Assume the objective has the additive form $J(\theta)=\sum_{i}J_{i}(\theta)+\text{penalty},$where the summation is over each observation, and $J_{i}$ is the loss due to the $i$th observation.
**Stochastic gradient descent (SGD)** replaces $\nabla_{\theta}J$ with a cheap approximation on a random (index) subset $I \subseteq \{ 1,\dots,n \}$ of the data, called a **minibatch**: $\text{SGD gradient}= \sum_{i \in I}\nabla_{\theta}J_{i} \approx \nabla_{\theta}J.$
- The **batch size** $n_{b}:= | I |$ is usually fixed, and can be as small as $1$; the learning rate $\epsilon$ is usually adaptive for SGD.
- The SGD gradient is an unbiased estimator of the true gradient.
- Due to its randomness, the SGD gradient is also less greedy than the true gradient, helping the algorithm escape local, suboptimal minima.
> [!algorithm] Stochastic Gradient Descent
> $[0]$ Initialize with some guess $\theta^{(0)}$.
> For $[k=0,1,\dots]$:
> - Sample a new minibatch $I^{(k)} \subseteq \{ 1,\dots,n \}$.
> - Compute the gradient $g^{(k)}=\sum_{i \in I^{(k)}}\nabla J_{i}(\theta)$.
> - Produce a new estimate by nudging the original: $\theta^{(k+1)}=\theta^{(k)}-\epsilon g^{(k)}$.
## Gradients as Generalized Residuals
For quadratic ($l_{2}$) loss $L_{2}(\mathbf{y}, \hat{\mathbf{y}}):=\| \mathbf{y}-\hat{\mathbf{y}} \|^{2}_{2}$, the residual $\mathbf{y}-\hat{\mathbf{y}}$ is (proportional to) the negative gradient $-\nabla_{\hat{\mathbf{y}}}\,L_{2}(\mathbf{y}, \hat{\mathbf{y}})$.
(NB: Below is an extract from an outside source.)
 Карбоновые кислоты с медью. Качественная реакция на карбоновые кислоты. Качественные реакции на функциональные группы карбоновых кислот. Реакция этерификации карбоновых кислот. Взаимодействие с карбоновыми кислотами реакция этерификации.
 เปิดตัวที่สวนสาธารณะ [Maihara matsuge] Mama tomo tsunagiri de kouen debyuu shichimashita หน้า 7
Stepwise, residual-based methods like gradient boosting trees can be generalized to general losses $L$ by defining the **generalized residual** or **pseudo-residual** $\mathbf{r}:=- \frac{ \partial L(\mathbf{y},\hat{\mathbf{y}}) }{ \partial \hat{\mathbf{y}} } $and then compute each step using this residual. *This makes residual-based methods equivalent to a gradient-descent* on the risk-optimization problem $\hat{\theta}=\underset{\theta}{\arg\min}\,L(\mathbf{y},\hat{\mathbf{y}}_{\theta}),$where $\theta$ is a generic parameter that defines the model, and $\hat{\mathbf{y}}_{\theta}$ its predictions.
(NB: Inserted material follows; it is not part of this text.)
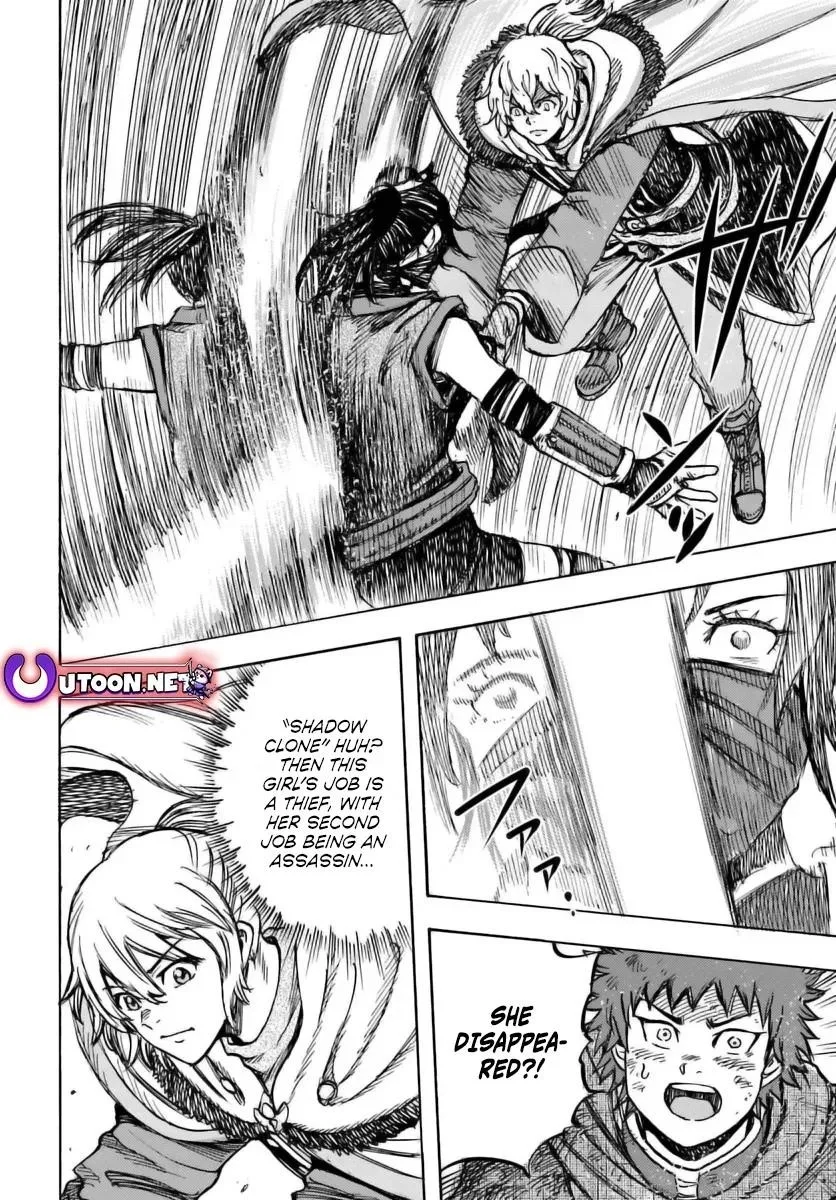 Wise man is summoned to another world ~The strongest items were those less desired in inventory~ Chapter 46 page 24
For the case of gradient boosting, this can be done by fitting a tree $g(\cdot~;\theta)$ with parameters (i.e. choice of predictors and splits) $\theta$ that models the pseudo-residual $\mathbf{r}$. Then descending down the gradient by a step-size of $\epsilon$ is done by adding $\epsilon \cdot g(\cdot~;\theta)$ to the existing model. ^c704ca
## Residuals and MLE
*Maximum likelihood estimators take a different approach similar to generative models*, prescribing the responses' distribution $f(\mathbf{y} \,|\, \mathbf{x}, \theta)$, and trying to minimize the [[Deviance]], given by $D(\mathbf{y};\mathbf{x},\theta):= -2\mathrm{log lik}(\mathbf{y};\mathbf{x},\theta)=-2\log f(\mathbf{y}\,|\,\mathbf{x},\theta).$Assuming independence, this further simplifies into $D(\mathbf{y};\mathbf{x}, \theta)=-2\sum_{i}\log f(y_{i}\,|\,x_{i}, \theta).$If we interpret [[Distance between Data Point and Distribution|deviance as the distance between the distribution and the data]], MLE is just finding the distribution that is the closest to the dataset.
However, *with the correct choice of losses, the residual-based learners can be recasted to solve the MLE*: namely with $\begin{align*}
L(\mathbf{y},\hat{\mathbf{y}})&:= D(\hat{\mathbf{y}};\mathbf{x},\theta),\\[0.8em]
\nabla_{\theta}L(\mathbf{y},\hat{\mathbf{y}})&= -2\sum_{i}\nabla _{\theta}\{\log f(y_{i}\,|\,x_{i},\theta)\}\\
&= -2\sum_{i} \frac{\nabla _{\theta}f(y_{i}\,|\,x_{i},\theta)}{f(y_{i}\,|\,x_{i},\theta)}.
\end{align*}$
When the [[Deviance#Deviance and Regression Losses|deviance can be made equivalent to common losses]], this is equivalent to classic optimizations using gradient descent.
- For example, regression using MSE is equivalent to finding the MLE model under an additive, homoscedastic Gaussian noise (e.g. [[Inference in OLS#The Gauss-Markov Model|the Gauss-Markov model]]).